### What the exercise asks:
From the entries below, print exactly the span beginning with the line holding "MDMA Premium VHQ Кинель" and ending with the line holding "Aknega va Dog", endpoints included, and skip any pictures.

### Data:
┏━━
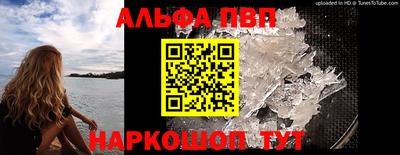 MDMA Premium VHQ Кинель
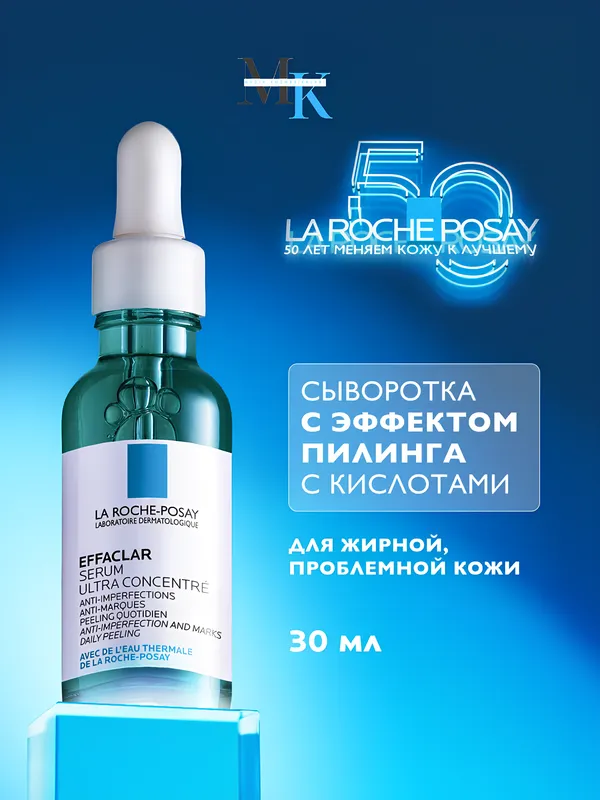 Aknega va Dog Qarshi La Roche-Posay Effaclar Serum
┗━━
┏━━
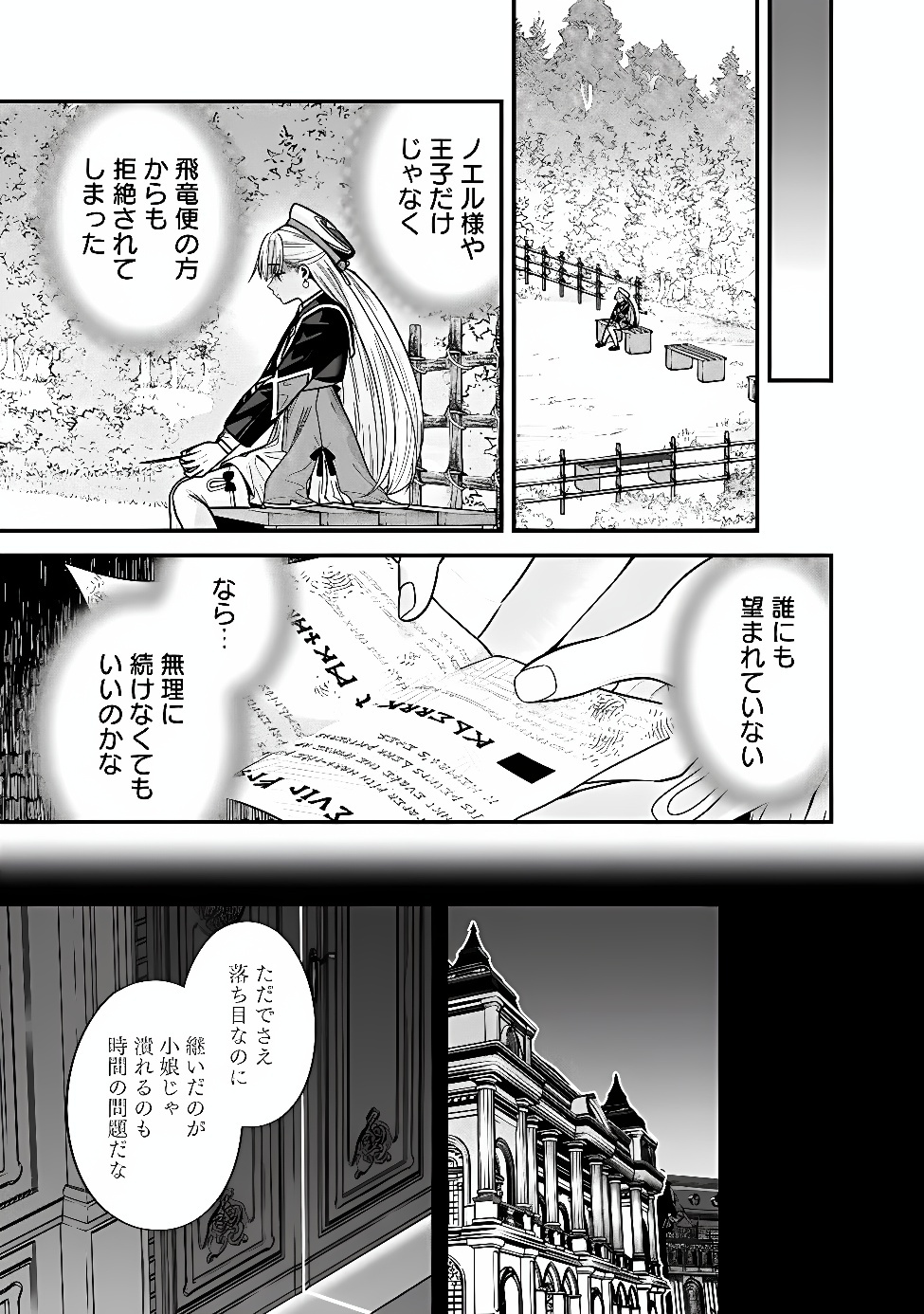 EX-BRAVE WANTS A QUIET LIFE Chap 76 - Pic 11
┗━━
┏━━
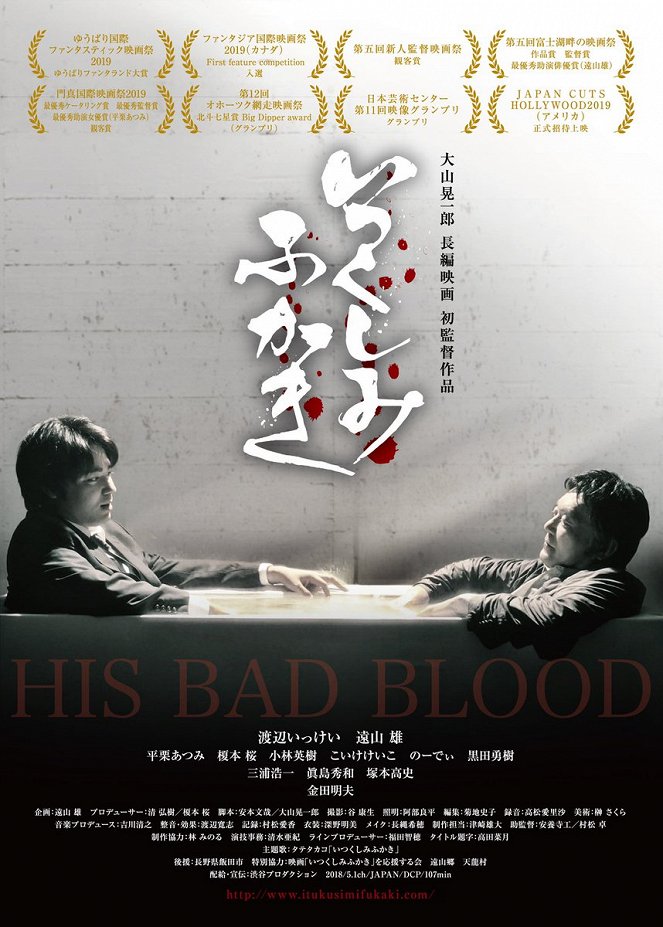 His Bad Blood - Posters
┗━━
### Exercise output:
 MDMA Premium VHQ Кинель
 Aknega va Dog Qarshi La Roche-Posay Effaclar Serum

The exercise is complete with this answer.